Expect rough times ahead for Eagle II

One of the nice things about going to a industry party is the opportunity to talk to a lot of people and get the pulse of the market.

Last night’s Deltek holiday party was no exception. The mood was definitely upbeat, but contractors across the board are still anxious; even if the fiscal cliff is avoided, they know the next couple of years are going to be tough.

One common theme among several of the conversations I had were concerns about some large government procurements, particularly Homeland Security Department’s $22 billion Eagle II and to a lesser extent the $11 billion Technical, Acquisition and Business Support Services contract, known as TABSS.

The news about the Eagle II awards broke just before I left for the party. In a nutshell, six awards were made in the full-and-open portion of the category 3, which covers independent test, validation, verification and evaluation. There are other tracks in the category 3 to be awarded, as well as categories 1 and 2 and their tracks.

But the issue is when these awards will be made. Several small business protests have been filed, and aren’t expected to be resolved until February. It’s unusual for protests to be filed even before an award is made but objections have been raised over how the small-business portion of the solicitation is structured.

A question is how the protests will impact getting the awards out. The current Eagle expires in September. What will happen if Eagle II isn’t up and running? Where will DHS turn for IT support?

---*---

= WHAT TO WORK ON =
(1) In the Eagle II passage, why is it uncertain when the rest of the awards will be made?
(2) Carry on the Eagle II passage from its final sentence.

= GIVEN MATERIAL =

---*---

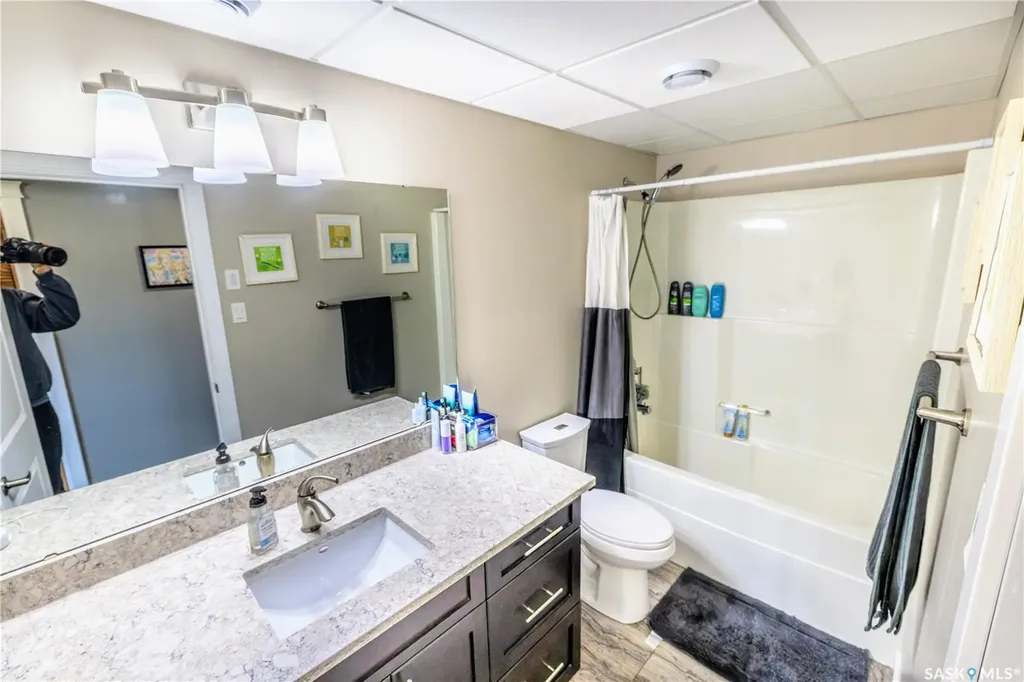 1178 Meier Drive Moose Jaw SK S6J 0B2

---*---

= SET OF ANSWERS =
(1) Several small business protests have been filed over how the small-business portion of the solicitation is structured, and they aren't expected to be resolved until February.

(2)
It seems to be a very real possibility that Eagle II won't be fully in place by the September. That scenario could create a great opportunity for the TABSS contractors. TABSS is geared toward the Coast Guard but can be used across DHS. Many of the same services can be acquired through TABSS as can be purchased through Eagle II, so it makes a logical plan B for DHS IT buyers.

One issue with TABSS is that the recent awards in the full-and-open portion of the contract went to 12 companies, but that is out of 47 bidders. Do you think there will be more than one protest filed? So there will likely be delays getting that one off the ground, but it should still be ready before Eagle I expires. Of course, there is a short window for filing protests and I haven't found any yet.

I also heard from three different people last night that the procurement shop handling Eagle II has been very aggressive in looking for ways to eliminate primes from the competition. Reasons for being knocked out include problems with teammates and how your proposal is structured.

It seems no one is being given the opportunity to make up for deficiencies.

In a way, I’m sympathetic to the government, particularly if the high number of bids that came in for the TABSS contract is becoming the norm. Imagine being flooded with that many proposals. But at least of the stories I heard had a very easy fix -- fire the sub -- but DHS said nope.

Of course, the government brings some of that on itself because these contracts are so sprawling with multiple categories of work and each category having multiple tracks. They practically beg companies to bid as a prime because it is easy for them to find a niche where they can fit into the contract.

While no one called DHS a mess or a nightmare, many people are bracing for a rough ride until these contracts are up and running, particularly Eagle II. So there will likely be delays and protests ahead, a much too familiar refrain in the market.